Imagine a modern spin on Mary Shelley’s Frankenstein where a young couple’s undying love and the grief of a father pushed beyond sanity could spell the destruction of them all.
A string of suspicious deaths near a small Michigan town ends with a fall that claims the life of Emma Gentry's boyfriend, Daniel. Emma is broken, a hollow shell mechanically moving through her days. She and Daniel had been made for each other, complete only when they were together.
Now she restlessly wanders the town in the late Fall gloom, haunting the cemetery and its white-marbled tombs, feeling Daniel everywhere, his spectre in the moonlight and the fog.
When she encounters newcomer Alex Franks, only son of a renowned widowed surgeon, she's intrigued despite herself. He's an enigma, melting into shadows, preferring to keep to himself. But he is as drawn to her as she is to him. He is strangely... familiar. From the way he knows how to open her locker when it sticks, to the nickname she shared only with Daniel, even his hazel eyes with brown flecks are just like Daniel's.
The closer they become, though, the more something inside her screams there's something very wrong with Alex Franks. And when Emma stumbles across a grotesque and terrifying menagerie of mangled but living animals within the walls of the Franks' estate, creatures she surely knows must have died from their injuries, she knows.
Katertot's weekend pick:
Title: The Legend of Sleepy Hollow Author: Washington Irving, Adapter, Illustrator: Will Moses Publisher: Philomel Published: September 12, 1995 Amazon | Barnes & Noble When Ichabod Crane becomes the new schoolmaster of Sleepy Hollow, he quickly and happily adjusts to the local ways. He delights in the bountiful dinners he's served when visiting the prosperous farms of the region; he enjoys the local yarns and scary legends that fill the firelit evenings of autumn; and he comes to love the idea of marrying Katrina Van Tassel and of one day owning her father's wealth and lands.

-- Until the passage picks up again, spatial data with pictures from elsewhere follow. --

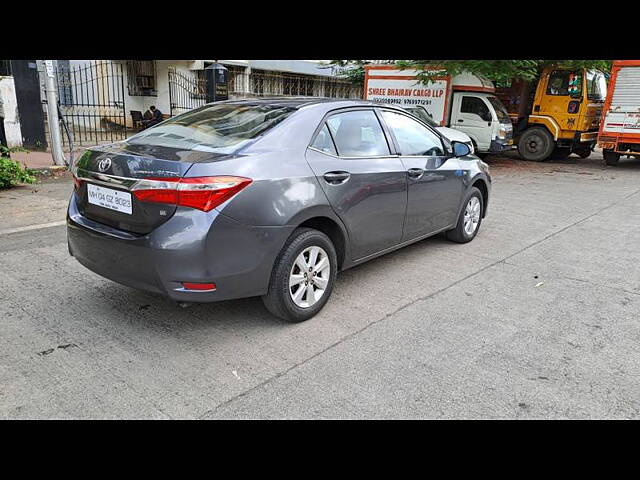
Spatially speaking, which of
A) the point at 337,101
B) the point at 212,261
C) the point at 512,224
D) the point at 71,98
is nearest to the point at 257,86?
the point at 71,98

There's one problem with his plans, though: Brom Bones, the local hero, who decided long ago to wed Katrina himself. And now, to his annoyance, this pasty-faced bookworm named Ichabod is making a serious bid. This droll tale of romantic rivalry climaxes with the appearance of the Headless Horseman. The spirited narration by Glenn Close, radiant illustrations by Robert Van Nutt, and original music by Tim Story capture all the wit, fun, and shivers of this early American tale. In 1988 the audio was honored with a Grammy nomination in the category of best recording for children.